Inside Baseball for Substackers and Cartoonists
5 Cartoons & the Beloved Bonsai Watch. 20 minute read.
People keep asking me about newsletters and I’ve heard from a handful of Substackers, frustrated by a decline in subscribers lately. A couple of creators surmised that today’s economy was to blame.1
Before I do a deep dive into that specific thought, I want to say there’s many who have nothing to complain about regarding Substack. That group includes me. I love doing this newsletter. I also know four at the top, Substackers on the Substack Mount Rushmore, who make this their primary income so that’s a whole other level, but we can all learn from that. Not that I put in the time and as readers know, I’m more likely to have a typo or run on thought. But I do want this to continue to grow—I saw this on a list recently for top humor newsletters. All encouraging.
On the top of that humor list was, and still is, Garrison Keillor’s The Writer’s Almanac. I’m pretty sure I have already shared my Garrison Keillor stories with you and how we meet through my book Footnotes from the Worlds Greatest Bookstores (he wrote the Introduction as well). His Substack success comes, quite honestly, from being beloved and famously funny. The one takeaway is, his newsletter is exquisitely written. Never feels too long, a natural story-teller.
I first met Heather Cox Richardson, the history professor who writes Letters from an American, when we were stranded at the Miami Book Fair wiring for our Uber. At the time I was clueless about Substack and obvious to her newsletter, which I now read each day, and asked in hindsight, very silly questions. I remember her saying how well her Substack was doing, “beyond her wildest dreams.” She makes more profit than many print and online publications. Her husband is a lobster guy who doesn’t need to work anymore, but his business is crucial to their small Maine town.
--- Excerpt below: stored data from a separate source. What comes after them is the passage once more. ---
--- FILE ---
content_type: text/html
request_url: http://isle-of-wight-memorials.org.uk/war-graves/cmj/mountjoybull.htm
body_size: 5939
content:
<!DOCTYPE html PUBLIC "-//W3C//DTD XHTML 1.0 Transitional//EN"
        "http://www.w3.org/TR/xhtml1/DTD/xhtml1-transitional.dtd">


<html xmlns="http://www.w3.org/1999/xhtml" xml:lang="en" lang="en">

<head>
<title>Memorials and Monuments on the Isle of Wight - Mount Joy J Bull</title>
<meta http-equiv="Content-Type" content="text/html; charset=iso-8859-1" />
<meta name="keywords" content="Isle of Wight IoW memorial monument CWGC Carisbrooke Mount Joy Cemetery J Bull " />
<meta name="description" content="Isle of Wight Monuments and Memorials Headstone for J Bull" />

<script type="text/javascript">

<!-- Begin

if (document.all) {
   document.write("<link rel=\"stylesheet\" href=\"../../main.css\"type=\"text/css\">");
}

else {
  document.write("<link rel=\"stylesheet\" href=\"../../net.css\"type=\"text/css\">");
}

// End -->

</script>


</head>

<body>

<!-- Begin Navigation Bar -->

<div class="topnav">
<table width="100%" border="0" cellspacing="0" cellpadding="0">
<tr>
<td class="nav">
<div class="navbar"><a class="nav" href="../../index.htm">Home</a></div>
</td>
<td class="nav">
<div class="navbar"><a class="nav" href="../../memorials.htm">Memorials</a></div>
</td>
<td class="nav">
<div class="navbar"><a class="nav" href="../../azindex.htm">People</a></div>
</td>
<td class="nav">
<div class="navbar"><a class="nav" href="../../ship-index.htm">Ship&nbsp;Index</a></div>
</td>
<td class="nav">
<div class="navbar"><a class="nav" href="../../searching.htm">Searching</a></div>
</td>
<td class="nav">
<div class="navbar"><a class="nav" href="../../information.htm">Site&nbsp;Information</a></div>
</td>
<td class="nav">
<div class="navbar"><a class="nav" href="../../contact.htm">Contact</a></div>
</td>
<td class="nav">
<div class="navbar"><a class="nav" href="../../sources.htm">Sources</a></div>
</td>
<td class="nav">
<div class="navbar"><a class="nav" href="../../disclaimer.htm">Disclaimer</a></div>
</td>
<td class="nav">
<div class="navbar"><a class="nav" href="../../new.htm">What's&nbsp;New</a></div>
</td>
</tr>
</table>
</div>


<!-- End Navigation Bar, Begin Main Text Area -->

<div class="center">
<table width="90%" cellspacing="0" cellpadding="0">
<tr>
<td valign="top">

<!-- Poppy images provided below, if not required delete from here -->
Many newsletters I’m sent are definitely do it for the freedom it provides. I love that, too. To be as popular as the four Substacks I’m discussing, I think it needs more giving something to the reader that’s almost a commodity. The Substack Letters a service to millions of her readers who need to feel they can get the truth somewhere not filtered through bias lens. It’s a bonding place for people fed up. It’s group therapy.